» TEXT SEGMENT
I thought I’d never see the day when Sharon would be content to spend a quiet hour with me looking at my holiday snaps on the laptop.
I thought I’d never see the day when Sharon would be content to spend a quiet hour with me looking at my holiday snaps on the laptop. Alcoholic nymphomaniacs, I suppose, must mellow over time like everybody else. Her interest was unflagging, even when we came to 50 pictures of the same three elephants enjoying themselves in the Shire river in Malawi. And when we got on to the ones I took of Madonna at a tree-planting ceremony near Lilongwe, she was avid. I’d completely forgotten I’d watched Madonna plant a tree last October, so I enjoyed seeing them as well.
The snaps had come about like this. I was waiting at Zomba bus station, Blantyre-bound, and reading the famous old Blantyre newspaper the Daily Times (formerly the Nyasaland Times and before that the Central African Planter). A piece on page two said that Madonna was coming to Lilongwe to plant a moringa tree to celebrate the start of construction work on a prestigious girls’ academy, to which she was contributing £11 million. The event would be covered by local media only, it said. So in Blantyre I went to the offices of the Daily Times and said to the hacks I would love to see Madonna plant this moringa tree, unfortunately local media only were invited. And the hacks in the newsroom laughed and said no problem, come with us.

» DATASET EXCERPT
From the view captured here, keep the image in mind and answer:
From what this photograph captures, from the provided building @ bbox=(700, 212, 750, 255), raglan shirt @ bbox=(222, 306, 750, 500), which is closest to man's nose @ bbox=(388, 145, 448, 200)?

» PROBLEMS
a) List every name under which the Blantyre newspaper in the passage about the Madonna photographs has been published.
b) Summarize the passage about the Madonna photographs in two sentences.
c) From the passage about the Madonna photographs, repeat the words from "The snaps had" up to and including "come with us.".

» FINAL ANSWERS
a)
Daily Times
Nyasaland Times
Central African Planter

b) The writer spends a quiet hour showing Sharon holiday snaps on a laptop, including pictures of elephants in the Shire river and of Madonna planting a tree near Lilongwe. Those pictures came about after the writer read in the Daily Times that Madonna would plant a moringa tree to mark the start of work on a girls' academy, and journalists at the paper agreed to take the writer along even though only local media were invited.

c)
The snaps had come about like this. I was waiting at Zomba bus station, Blantyre-bound, and reading the famous old Blantyre newspaper the Daily Times (formerly the Nyasaland Times and before that the Central African Planter). A piece on page two said that Madonna was coming to Lilongwe to plant a moringa tree to celebrate the start of construction work on a prestigious girls’ academy, to which she was contributing £11 million. The event would be covered by local media only, it said. So in Blantyre I went to the offices of the Daily Times and said to the hacks I would love to see Madonna plant this moringa tree, unfortunately local media only were invited. And the hacks in the newsroom laughed and said no problem, come with us.